This year’s ceremony, by contrast, opened with a pair of dancers in angel wings reenacting the neoclassical sculpture Psyche Revived by Cupid’s Kiss, which was created about 100 years before the invention of the lightbulb. The show then ran through a psychedelic tribute to a bygone Italy, a sort of live highlight reel of hundreds of years of civilization, rendered bonkersly but quaintly: Color-saturated Roman centurions marched solemnly in line with people dressed as moka pots; visual gags celebrated pasta, paparazzi, the film La Dolce Vita. At one point, the great composers Verdi, Puccini, and Rossini appeared in bobblehead proportions, like the guys who run the bases at Minor League baseball games: history turned into a cartoon, very literally.
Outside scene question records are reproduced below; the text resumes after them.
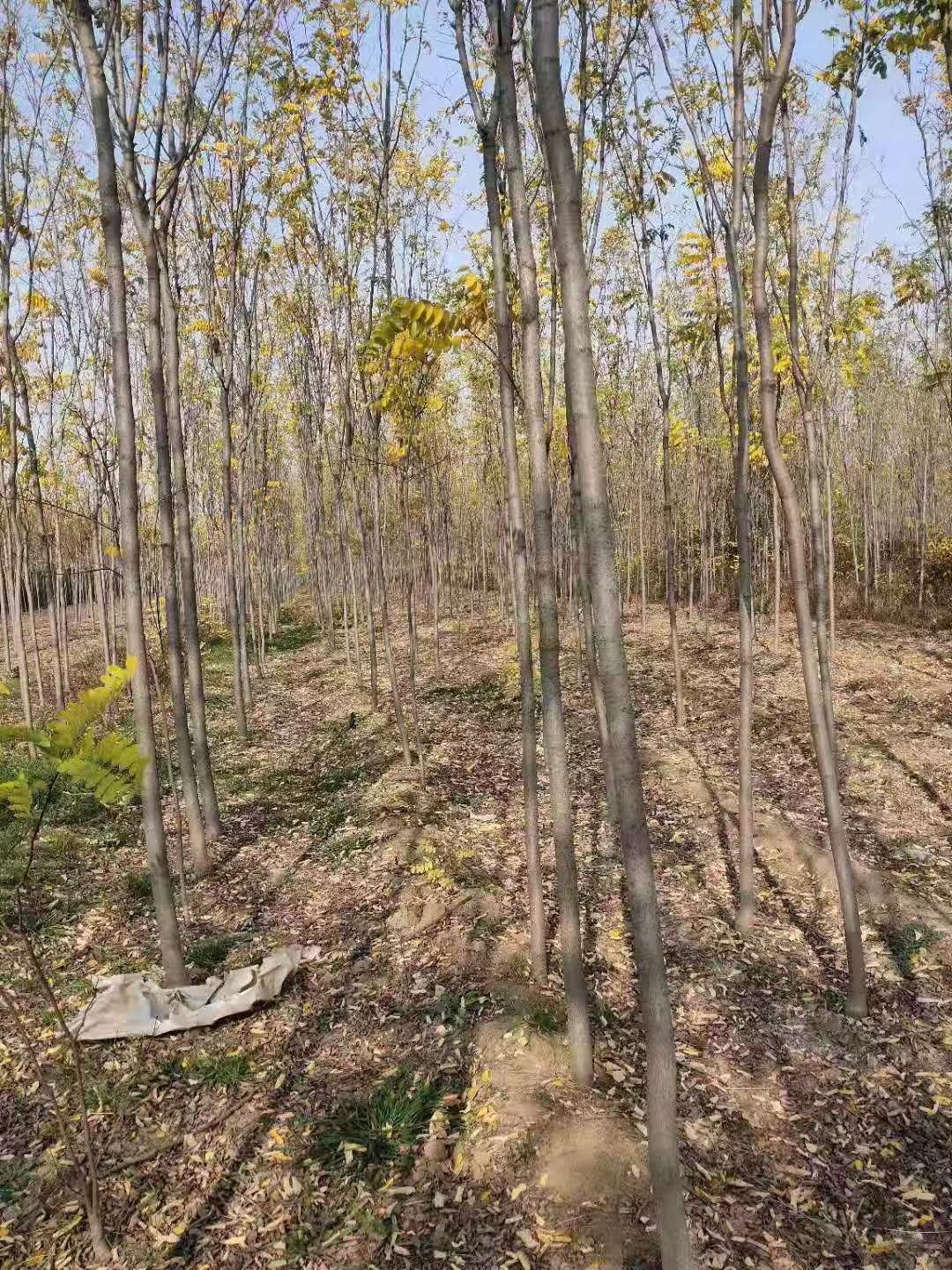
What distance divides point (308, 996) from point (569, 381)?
470 centimetres

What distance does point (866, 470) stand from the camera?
2172 centimetres

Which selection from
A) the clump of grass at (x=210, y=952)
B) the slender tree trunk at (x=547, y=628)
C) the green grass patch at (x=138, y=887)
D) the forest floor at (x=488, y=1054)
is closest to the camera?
the forest floor at (x=488, y=1054)

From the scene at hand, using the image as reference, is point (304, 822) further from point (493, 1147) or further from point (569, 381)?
point (569, 381)

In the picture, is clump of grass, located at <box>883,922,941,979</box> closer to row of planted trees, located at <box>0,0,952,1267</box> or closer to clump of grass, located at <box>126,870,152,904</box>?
row of planted trees, located at <box>0,0,952,1267</box>

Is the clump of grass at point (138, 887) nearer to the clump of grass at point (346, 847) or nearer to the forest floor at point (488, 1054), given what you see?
the forest floor at point (488, 1054)

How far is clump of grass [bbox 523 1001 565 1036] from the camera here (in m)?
4.71

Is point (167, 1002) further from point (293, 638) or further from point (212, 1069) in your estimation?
point (293, 638)

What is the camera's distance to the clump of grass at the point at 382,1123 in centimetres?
390

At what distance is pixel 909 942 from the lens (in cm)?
592

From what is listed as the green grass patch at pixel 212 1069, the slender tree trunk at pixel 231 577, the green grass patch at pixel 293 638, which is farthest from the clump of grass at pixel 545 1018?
the green grass patch at pixel 293 638

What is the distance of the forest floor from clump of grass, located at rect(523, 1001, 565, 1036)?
3 centimetres

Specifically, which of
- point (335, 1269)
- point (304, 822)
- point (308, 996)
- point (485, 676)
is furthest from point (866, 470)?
point (335, 1269)

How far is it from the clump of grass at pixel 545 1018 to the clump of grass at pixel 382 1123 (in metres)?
0.73

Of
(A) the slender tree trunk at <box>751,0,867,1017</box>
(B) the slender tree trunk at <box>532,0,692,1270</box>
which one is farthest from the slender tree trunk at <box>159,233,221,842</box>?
(B) the slender tree trunk at <box>532,0,692,1270</box>
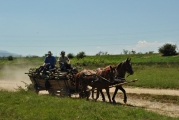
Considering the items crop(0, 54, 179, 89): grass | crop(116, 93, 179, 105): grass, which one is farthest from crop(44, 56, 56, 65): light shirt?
crop(0, 54, 179, 89): grass

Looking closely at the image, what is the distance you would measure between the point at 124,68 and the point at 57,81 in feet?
12.5

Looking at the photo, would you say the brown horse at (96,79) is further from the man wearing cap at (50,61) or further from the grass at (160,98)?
the grass at (160,98)

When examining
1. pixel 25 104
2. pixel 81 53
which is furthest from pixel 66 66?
pixel 81 53

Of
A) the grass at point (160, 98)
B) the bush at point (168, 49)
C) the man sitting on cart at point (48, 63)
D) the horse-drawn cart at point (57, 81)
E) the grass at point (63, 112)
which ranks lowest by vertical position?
the grass at point (160, 98)

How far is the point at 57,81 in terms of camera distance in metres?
14.7

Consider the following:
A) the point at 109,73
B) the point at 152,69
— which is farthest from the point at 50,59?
the point at 152,69

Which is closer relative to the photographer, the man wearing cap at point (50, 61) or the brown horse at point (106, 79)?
the brown horse at point (106, 79)

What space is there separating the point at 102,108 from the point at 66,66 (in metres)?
5.86

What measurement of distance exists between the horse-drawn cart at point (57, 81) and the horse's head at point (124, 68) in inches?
106

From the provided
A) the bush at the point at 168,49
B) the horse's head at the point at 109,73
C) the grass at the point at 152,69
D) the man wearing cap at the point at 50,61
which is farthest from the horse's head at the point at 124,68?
the bush at the point at 168,49

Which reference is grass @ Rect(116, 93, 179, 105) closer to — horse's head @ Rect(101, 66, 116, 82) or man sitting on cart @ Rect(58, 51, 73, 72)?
horse's head @ Rect(101, 66, 116, 82)

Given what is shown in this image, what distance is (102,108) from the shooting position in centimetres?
965

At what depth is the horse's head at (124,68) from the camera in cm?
1301

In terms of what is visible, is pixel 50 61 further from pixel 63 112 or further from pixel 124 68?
pixel 63 112
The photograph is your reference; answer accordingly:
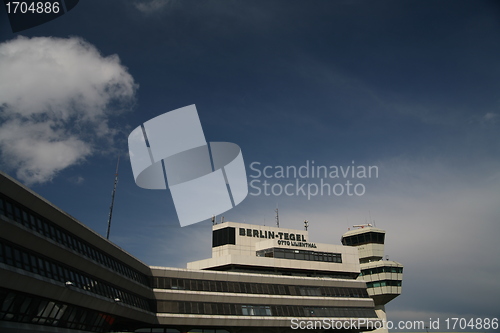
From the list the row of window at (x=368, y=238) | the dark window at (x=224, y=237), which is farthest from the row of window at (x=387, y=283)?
the dark window at (x=224, y=237)

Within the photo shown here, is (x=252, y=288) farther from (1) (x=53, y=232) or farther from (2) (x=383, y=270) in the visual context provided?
(1) (x=53, y=232)

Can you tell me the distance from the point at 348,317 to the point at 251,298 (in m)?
22.6

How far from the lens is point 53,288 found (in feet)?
114

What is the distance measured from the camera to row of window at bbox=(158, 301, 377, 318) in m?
69.7

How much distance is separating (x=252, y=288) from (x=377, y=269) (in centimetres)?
4922

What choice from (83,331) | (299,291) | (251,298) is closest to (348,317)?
(299,291)

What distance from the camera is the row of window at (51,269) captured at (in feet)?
96.7

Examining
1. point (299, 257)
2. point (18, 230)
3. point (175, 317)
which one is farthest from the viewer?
point (299, 257)

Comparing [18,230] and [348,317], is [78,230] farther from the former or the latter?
[348,317]

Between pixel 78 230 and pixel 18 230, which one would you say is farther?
pixel 78 230

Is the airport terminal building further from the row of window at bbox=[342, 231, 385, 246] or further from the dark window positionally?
the row of window at bbox=[342, 231, 385, 246]

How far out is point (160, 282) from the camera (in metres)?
70.4

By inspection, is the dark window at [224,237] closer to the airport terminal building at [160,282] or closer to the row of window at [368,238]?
the airport terminal building at [160,282]

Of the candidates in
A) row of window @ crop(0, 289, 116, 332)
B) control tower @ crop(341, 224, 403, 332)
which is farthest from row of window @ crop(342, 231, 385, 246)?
row of window @ crop(0, 289, 116, 332)
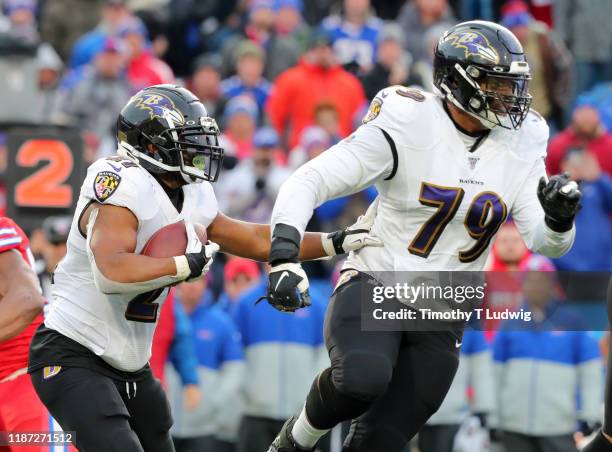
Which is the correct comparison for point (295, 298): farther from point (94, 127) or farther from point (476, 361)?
point (94, 127)

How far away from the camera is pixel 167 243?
5430 millimetres

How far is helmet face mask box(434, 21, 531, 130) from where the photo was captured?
5684 millimetres

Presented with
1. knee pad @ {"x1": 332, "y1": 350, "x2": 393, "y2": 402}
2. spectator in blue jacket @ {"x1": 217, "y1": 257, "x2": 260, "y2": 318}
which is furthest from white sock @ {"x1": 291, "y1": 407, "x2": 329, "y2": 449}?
spectator in blue jacket @ {"x1": 217, "y1": 257, "x2": 260, "y2": 318}

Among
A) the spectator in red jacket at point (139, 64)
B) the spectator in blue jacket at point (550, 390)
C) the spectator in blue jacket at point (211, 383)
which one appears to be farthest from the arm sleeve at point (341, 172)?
the spectator in red jacket at point (139, 64)

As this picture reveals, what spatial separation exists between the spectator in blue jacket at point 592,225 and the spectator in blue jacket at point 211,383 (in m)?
2.70

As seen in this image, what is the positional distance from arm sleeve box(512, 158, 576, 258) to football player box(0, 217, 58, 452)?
80.9 inches

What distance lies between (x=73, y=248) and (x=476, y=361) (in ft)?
12.4

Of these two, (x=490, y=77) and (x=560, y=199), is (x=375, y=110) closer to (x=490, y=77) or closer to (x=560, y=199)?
(x=490, y=77)

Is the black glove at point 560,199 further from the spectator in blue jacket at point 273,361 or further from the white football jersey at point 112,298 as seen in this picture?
the spectator in blue jacket at point 273,361

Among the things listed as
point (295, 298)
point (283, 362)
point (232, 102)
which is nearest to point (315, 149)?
point (232, 102)

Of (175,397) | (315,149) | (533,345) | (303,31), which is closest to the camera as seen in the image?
(533,345)

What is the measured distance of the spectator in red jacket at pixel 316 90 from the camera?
1152 cm

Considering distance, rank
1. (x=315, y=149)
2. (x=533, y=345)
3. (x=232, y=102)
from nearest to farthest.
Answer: (x=533, y=345) → (x=315, y=149) → (x=232, y=102)

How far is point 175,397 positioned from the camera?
8.89 m
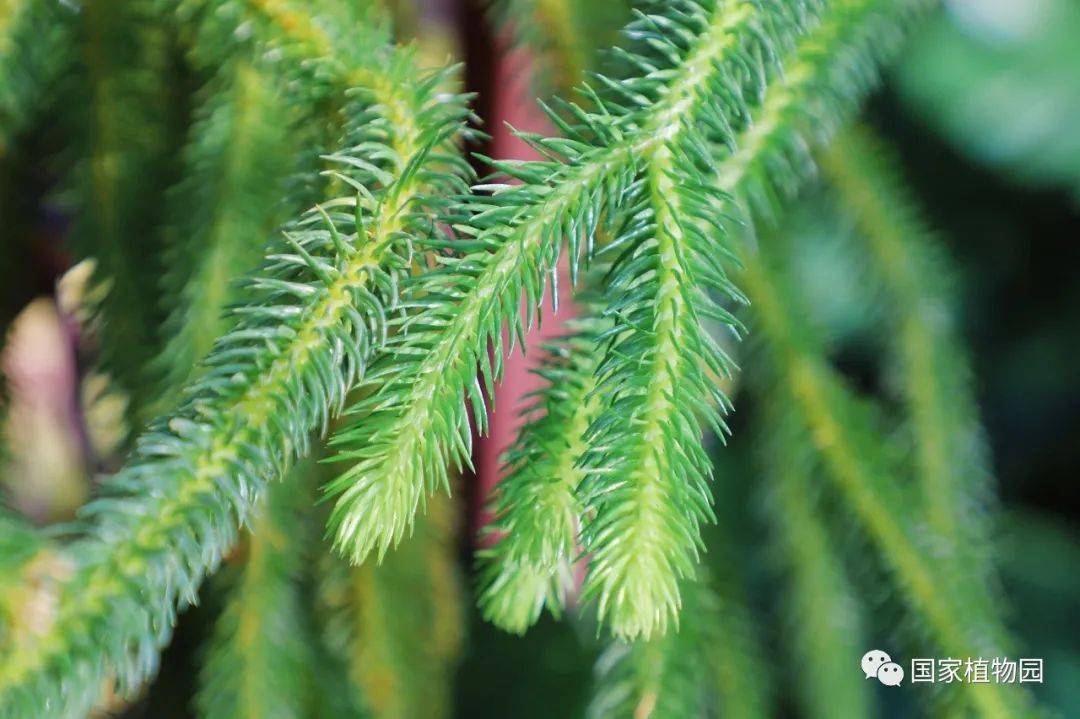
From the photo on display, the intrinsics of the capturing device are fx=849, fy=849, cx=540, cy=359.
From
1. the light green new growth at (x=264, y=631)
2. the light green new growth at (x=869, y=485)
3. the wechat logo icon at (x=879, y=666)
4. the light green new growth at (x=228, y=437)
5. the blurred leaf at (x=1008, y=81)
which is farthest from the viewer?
the blurred leaf at (x=1008, y=81)

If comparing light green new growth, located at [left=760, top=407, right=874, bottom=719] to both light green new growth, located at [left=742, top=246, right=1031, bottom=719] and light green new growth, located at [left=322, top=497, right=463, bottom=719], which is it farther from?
light green new growth, located at [left=322, top=497, right=463, bottom=719]

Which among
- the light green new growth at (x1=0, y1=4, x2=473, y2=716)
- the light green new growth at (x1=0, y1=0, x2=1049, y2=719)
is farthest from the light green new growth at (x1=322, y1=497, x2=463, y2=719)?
the light green new growth at (x1=0, y1=4, x2=473, y2=716)

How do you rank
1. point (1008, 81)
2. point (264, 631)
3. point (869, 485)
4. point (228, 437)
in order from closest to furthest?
point (228, 437) → point (264, 631) → point (869, 485) → point (1008, 81)

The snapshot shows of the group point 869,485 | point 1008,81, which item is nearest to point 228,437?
point 869,485

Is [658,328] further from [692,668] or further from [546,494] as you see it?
[692,668]

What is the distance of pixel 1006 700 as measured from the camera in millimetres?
667

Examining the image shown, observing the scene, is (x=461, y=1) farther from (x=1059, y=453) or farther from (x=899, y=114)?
(x=1059, y=453)

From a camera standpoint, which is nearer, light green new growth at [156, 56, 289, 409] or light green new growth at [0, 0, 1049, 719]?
light green new growth at [0, 0, 1049, 719]

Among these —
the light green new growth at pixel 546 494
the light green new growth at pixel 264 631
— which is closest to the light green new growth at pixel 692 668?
the light green new growth at pixel 546 494

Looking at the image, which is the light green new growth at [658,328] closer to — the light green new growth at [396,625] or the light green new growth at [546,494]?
the light green new growth at [546,494]

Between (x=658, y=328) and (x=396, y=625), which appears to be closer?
(x=658, y=328)

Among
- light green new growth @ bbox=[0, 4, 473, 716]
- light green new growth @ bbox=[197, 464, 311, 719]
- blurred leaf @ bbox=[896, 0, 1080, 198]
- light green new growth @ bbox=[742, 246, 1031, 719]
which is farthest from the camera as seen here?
blurred leaf @ bbox=[896, 0, 1080, 198]

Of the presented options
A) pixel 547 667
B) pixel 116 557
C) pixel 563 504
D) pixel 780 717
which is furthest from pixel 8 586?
pixel 780 717

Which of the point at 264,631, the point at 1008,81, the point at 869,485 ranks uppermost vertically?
the point at 1008,81
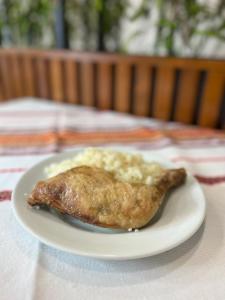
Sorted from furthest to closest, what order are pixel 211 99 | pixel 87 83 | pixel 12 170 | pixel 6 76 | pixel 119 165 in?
pixel 6 76, pixel 87 83, pixel 211 99, pixel 12 170, pixel 119 165

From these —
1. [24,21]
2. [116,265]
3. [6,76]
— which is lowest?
[6,76]

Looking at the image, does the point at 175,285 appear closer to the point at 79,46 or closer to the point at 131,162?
the point at 131,162

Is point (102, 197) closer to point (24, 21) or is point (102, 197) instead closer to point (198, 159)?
point (198, 159)

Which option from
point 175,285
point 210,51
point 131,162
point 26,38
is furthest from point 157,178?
point 26,38

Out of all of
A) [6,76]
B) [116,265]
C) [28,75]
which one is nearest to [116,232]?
[116,265]

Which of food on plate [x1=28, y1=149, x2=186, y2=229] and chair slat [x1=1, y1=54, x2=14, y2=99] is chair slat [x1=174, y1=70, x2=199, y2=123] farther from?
chair slat [x1=1, y1=54, x2=14, y2=99]

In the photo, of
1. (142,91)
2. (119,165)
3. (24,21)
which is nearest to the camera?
(119,165)

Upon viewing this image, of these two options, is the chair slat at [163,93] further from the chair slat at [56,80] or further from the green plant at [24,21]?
the green plant at [24,21]
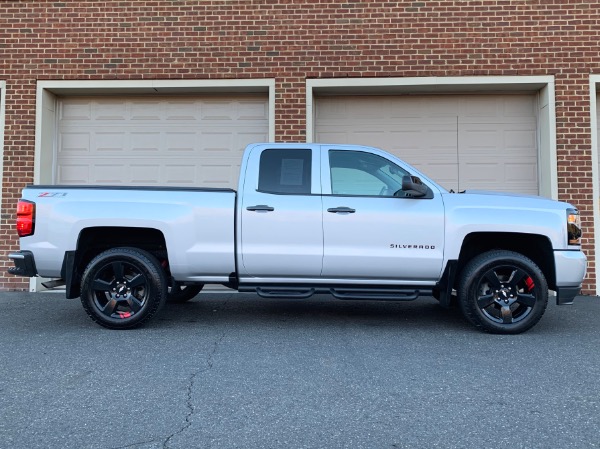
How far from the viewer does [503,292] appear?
5.12m

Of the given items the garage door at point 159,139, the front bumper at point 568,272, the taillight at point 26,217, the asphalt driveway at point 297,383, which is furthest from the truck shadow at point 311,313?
the garage door at point 159,139

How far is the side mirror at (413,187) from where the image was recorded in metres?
4.96

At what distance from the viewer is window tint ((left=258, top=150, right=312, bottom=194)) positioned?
531cm

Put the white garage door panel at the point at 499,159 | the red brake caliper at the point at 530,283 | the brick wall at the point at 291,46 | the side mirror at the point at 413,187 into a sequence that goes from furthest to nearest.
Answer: the white garage door panel at the point at 499,159
the brick wall at the point at 291,46
the red brake caliper at the point at 530,283
the side mirror at the point at 413,187

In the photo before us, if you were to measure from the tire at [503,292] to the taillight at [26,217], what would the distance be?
451 cm

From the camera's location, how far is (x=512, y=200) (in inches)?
206

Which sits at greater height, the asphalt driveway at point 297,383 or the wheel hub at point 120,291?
the wheel hub at point 120,291

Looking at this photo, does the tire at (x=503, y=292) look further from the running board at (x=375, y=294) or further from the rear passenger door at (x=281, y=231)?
the rear passenger door at (x=281, y=231)

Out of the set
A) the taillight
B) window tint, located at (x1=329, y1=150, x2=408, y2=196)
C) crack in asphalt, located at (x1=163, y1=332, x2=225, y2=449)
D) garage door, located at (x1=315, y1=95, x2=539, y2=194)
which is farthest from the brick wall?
crack in asphalt, located at (x1=163, y1=332, x2=225, y2=449)

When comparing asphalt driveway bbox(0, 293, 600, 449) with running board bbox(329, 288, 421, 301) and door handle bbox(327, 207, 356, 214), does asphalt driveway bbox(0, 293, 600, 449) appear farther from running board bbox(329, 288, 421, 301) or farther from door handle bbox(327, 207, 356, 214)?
door handle bbox(327, 207, 356, 214)

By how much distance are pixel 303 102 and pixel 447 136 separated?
101 inches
At nearly every moment, the reference point was somewhere from decades to millennia in the past. The violinist Giovanni Andrea Zanon played a 300-year-old Stradivarius; a phalanx of models strutted around in classic suits in the colors of the Italian flag; the actress Sabrina Impacciatore paid tribute to the Olympics’ more recent past via an extended dance sequence set in the 1970s and ’80s. Even Mariah Carey, the show’s major modern performer, was dressed like an Old Hollywood starlet in a sparkly dress and a voluminous ostrich-feather stole; she sang an exceptionally breathy version of “Nel blu, dipinto di blu,” which came out in 1958.

[Read: The man who broke physics]

Maybe all of this is to be expected for a country whose best-known cultural influences lived during the Renaissance. But the production itself was also undeniably retro: The lights were minimal, the music mostly classical, the choreography traditional. With a few exceptions, the entire show could have been produced anytime in the past 40 years.

Before the opening ceremony, people gathered in the streets to protest the governments of various countries competing, as well as the festivities’ very existence amid a major affordability crisis in Milan. During the Games, organizers will be using 3 million cubic yards of artificial snow: In Northern Italy, as in all over the world, the sky can no longer be reliably expected to behave like it used to. The 2028 Summer Games, to be held in Los Angeles, are already beset by concerns about cost overruns. The Olympics are one of our oldest global institutions, which is another way of saying they are a bit archaic—of, and invented in, a different world. The future is uncertain; best to focus on the past.